Kelompok ini berpendapat bahwa Islam meskipun tidak memberikan preferensinya
kepada suatu sistem politik tertentu, telah meletakkan seperangkat prinsip atau tata
nilai etika dan moral politik untuk dianut oleh umat Islam dalam membina kehidupan
bernegara. Muhammad Abduh, meskipun tidak mempunyai konsepsi politik yang
utuh, dari pokok-pokok pikiran yang dikemukakannya dapat digolongkan ke dalam
kelompok ketiga ini. Dia berpendirian bahwa tidak ada orang atau lembaga yang
memegang kekuasaan keagamaan dan mempunyai kewenangan sebagai wakil Tuhan
di bumi. Baginya kepala negara adalah seorang penguasa sipil yang diangkat dan
dapat diberhentikan oleh rakyat, dan kepada mereka dia bertanggung jawab. Quthb
juga mengemukakan bahwa seorang penguasa Islam tidak memiliki kekuasaan
keagamaan yang diterima dari Allah, dan dia menjadi penguasa semata-mata karena
dipilih oleh kaum Muslimin. Tetapi al-Hudhaibi, rekan dekat Quthb dan ketua umum
al-Ikhwan al-Muslimin, menyatakan bahwa kepemimpinan negara Islam itu
berfungsi sebagai pengganti kenabian dalam masalah-masalah agama dan
keduniaaan. Program partai nasional Mesir yang dirumuskan oleh Abduh membuka
keanggotaan partai kepada seluruh putra Mesir, baik yang beragama Islam, Kristen
maupun Yahudi, dengan hak dan kewajiban yang sama, baik dalam bidang politik
maupun ekonomi, serta kedudukan yang sama di muka hukum. Hal itu dapat
90
diartikan bahwa secara tidak langsung Abduh juga mengakui persamaan hak dan
kewajiban dalam segala bidang bagi semua warga negara, tanpa diskriminasi yang
didasarkan atas perbedaan agama. Dalam hubungan ini Haikal, meskipun tidak
sevokal Maududi dan hanya sepintas lalu, masih memperlihatkan kecenderungan
untuk memberikan status dzimmi kepada para warga negara yang tidak beragama
Islam.
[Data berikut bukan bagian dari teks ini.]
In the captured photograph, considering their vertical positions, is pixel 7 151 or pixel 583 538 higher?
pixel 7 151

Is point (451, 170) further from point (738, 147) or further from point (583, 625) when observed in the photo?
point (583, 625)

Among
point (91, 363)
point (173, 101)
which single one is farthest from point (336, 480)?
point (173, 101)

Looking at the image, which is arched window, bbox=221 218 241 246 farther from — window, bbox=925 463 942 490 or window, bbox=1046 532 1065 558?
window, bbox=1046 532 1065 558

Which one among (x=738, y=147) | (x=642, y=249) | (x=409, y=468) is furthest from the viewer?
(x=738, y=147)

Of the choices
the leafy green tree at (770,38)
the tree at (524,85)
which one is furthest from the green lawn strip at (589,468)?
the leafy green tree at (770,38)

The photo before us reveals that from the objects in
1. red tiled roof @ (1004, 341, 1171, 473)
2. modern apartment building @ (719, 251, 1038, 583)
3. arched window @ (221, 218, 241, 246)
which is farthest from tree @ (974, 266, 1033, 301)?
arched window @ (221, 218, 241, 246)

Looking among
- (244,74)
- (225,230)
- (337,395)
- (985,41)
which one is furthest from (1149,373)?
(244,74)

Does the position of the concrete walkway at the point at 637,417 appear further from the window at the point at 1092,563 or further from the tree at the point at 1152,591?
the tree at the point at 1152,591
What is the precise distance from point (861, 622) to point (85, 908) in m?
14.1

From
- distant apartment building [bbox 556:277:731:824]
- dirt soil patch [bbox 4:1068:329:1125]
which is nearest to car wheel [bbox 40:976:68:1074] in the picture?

Abduh, sebagaimana Haikal, juga tidak segan untuk berguru ke Barat dengan
mempelajari sistem mereka secara kritis dan selektif untuk kemudian menirunya
apabila perlu dan sesuai.
C. Pemikiran Islam tentang Negara di Indonesia
Selagi pemikiran tentang Islam dan tata negara di Indonesia belum jauh
berkembang, kiranya dapat dikatakan bahwa di antara para tokoh politik Islam di
negeri ini, yang menduduki strata kepemimpinan dalam partai-partai Islam, terdapat
semacam konsensus bahwa demokrasilah sistem pemerintah yang sesuai dengan,
atau paling mendekati, ajaran Islam. Menurut tokoh-tokoh PSII, dalam negara
Indonesia Merdeka sistem pemerintahan yang berdasarkan kedaulatan rakyat, di
mana pemerintah bertanggung jawab kepada rakyat melalui wakil-wakil mereka di
Dewan Perwakilan Rakyat, merupakan sistem yang Islami. Sedangkan tokoh-tokoh
Masyumi dan NU masih memperlihatkan keprihatinan terhadap kemungkinan
DPR/pemerintah mengundangkan undang-undang yang bertentangan dengan ajaran
atau hukum Islam. Tokoh-tokoh tersebut pada dasarnya juga dapat menerima baik
Pancasila. Kalau kemudian dalam Konstituante mereka memperlihatkan keseganan
mereka untuk menerima Pancasila, tampaknya perubahan sikap itu terutama
91
disebabkan oleh kecurigaan terhadap penafsiran Pancasila oleh golongan sekularis.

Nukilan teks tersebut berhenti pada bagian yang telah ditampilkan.